FGTS
Joédson Alves/Agência Brasil
O governo federal estuda liberar cerca de R$ 7 bilhões do Fundo de Garantia do Tempo de Serviço (FGTS) para ajudar trabalhadores a quitar dívidas. A proposta foi confirmada pelo ministro do Trabalho, Luiz Marinho, e está em discussão no Palácio do Planalto, após reunião com integrantes da equipe econômica nesta quinta-feira (9).
A medida faz parte de um pacote de ações voltado à redução do endividamento das famílias brasileiras, que atinge milhões de pessoas.
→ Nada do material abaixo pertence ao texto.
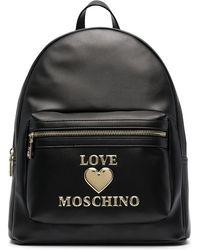 Love Moschino Zaino con logo - Nero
Segundo interlocutores do governo, a ideia é beneficiar até 10 milhões de trabalhadores, mas ainda não há definição sobre como será feita a liberação nem quando o anúncio oficial ocorrerá.
Proposta ainda está em análise
De acordo com o ministro, o uso dos recursos do FGTS para pagamento de dívidas está em fase de elaboração. A proposta foi debatida em reunião que contou com a presença de diversos ministros, incluindo representantes da área econômica.
Uma das possibilidades em estudo é permitir que trabalhadores utilizem o saldo do fundo para renegociar débitos, potencialmente com descontos. Outra alternativa discutida é a unificação de dívidas em uma única negociação, o que poderia facilitar o pagamento.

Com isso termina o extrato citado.